___ DATA SUPPLIED ___

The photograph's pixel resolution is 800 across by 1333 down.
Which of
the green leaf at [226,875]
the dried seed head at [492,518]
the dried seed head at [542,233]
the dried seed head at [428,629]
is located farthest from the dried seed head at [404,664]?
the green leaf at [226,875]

___
___ DATA SUPPLIED ___

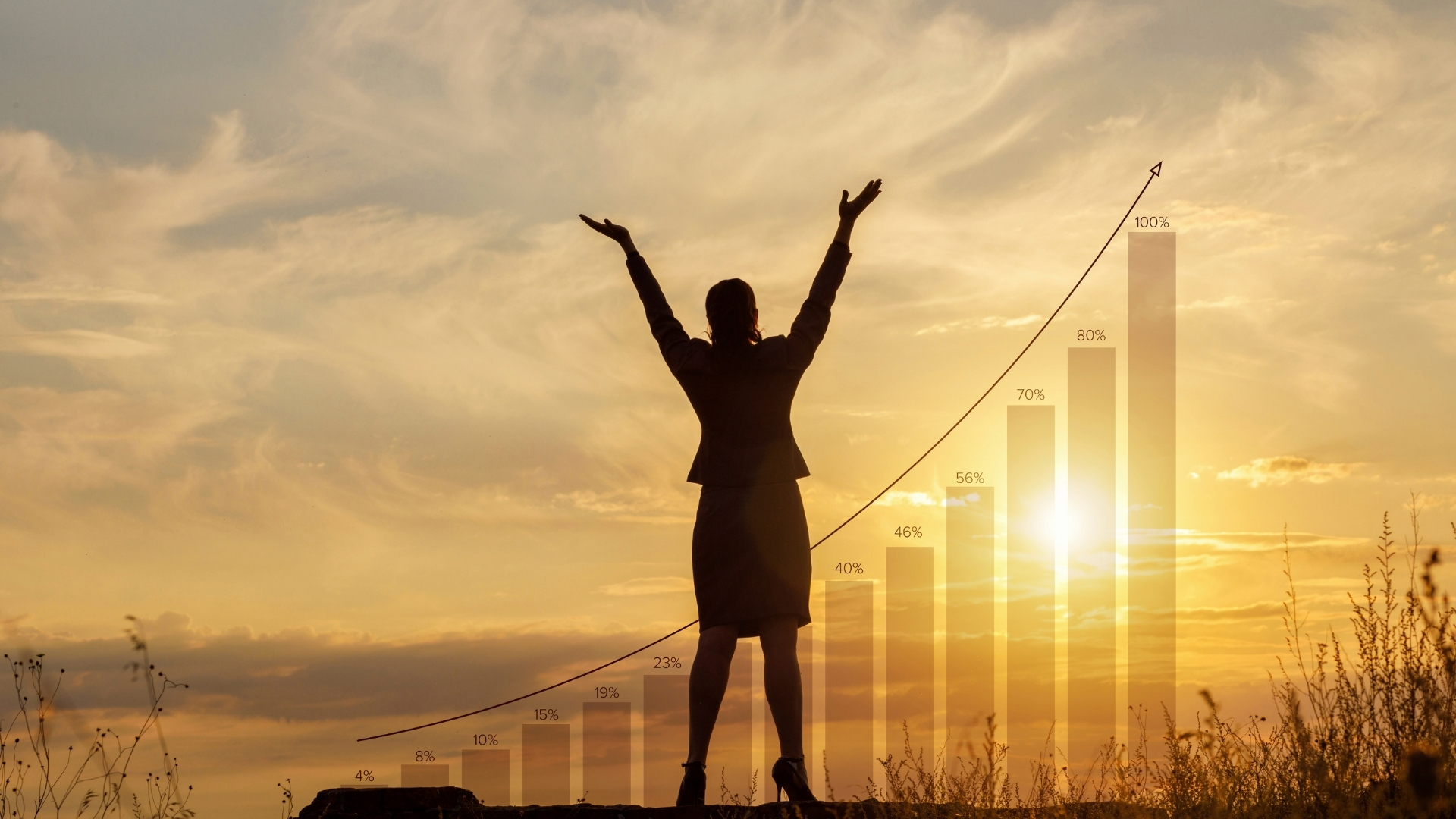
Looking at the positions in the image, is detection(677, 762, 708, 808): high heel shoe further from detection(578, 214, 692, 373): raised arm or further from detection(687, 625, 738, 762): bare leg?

___

TASK REQUIREMENTS -
Locate every line in the records above that contains the word "head" and copy each of those lines.

OUTPUT -
the dried seed head at [492,518]
the dried seed head at [542,233]
the dried seed head at [428,629]
is located farthest from the dried seed head at [404,664]?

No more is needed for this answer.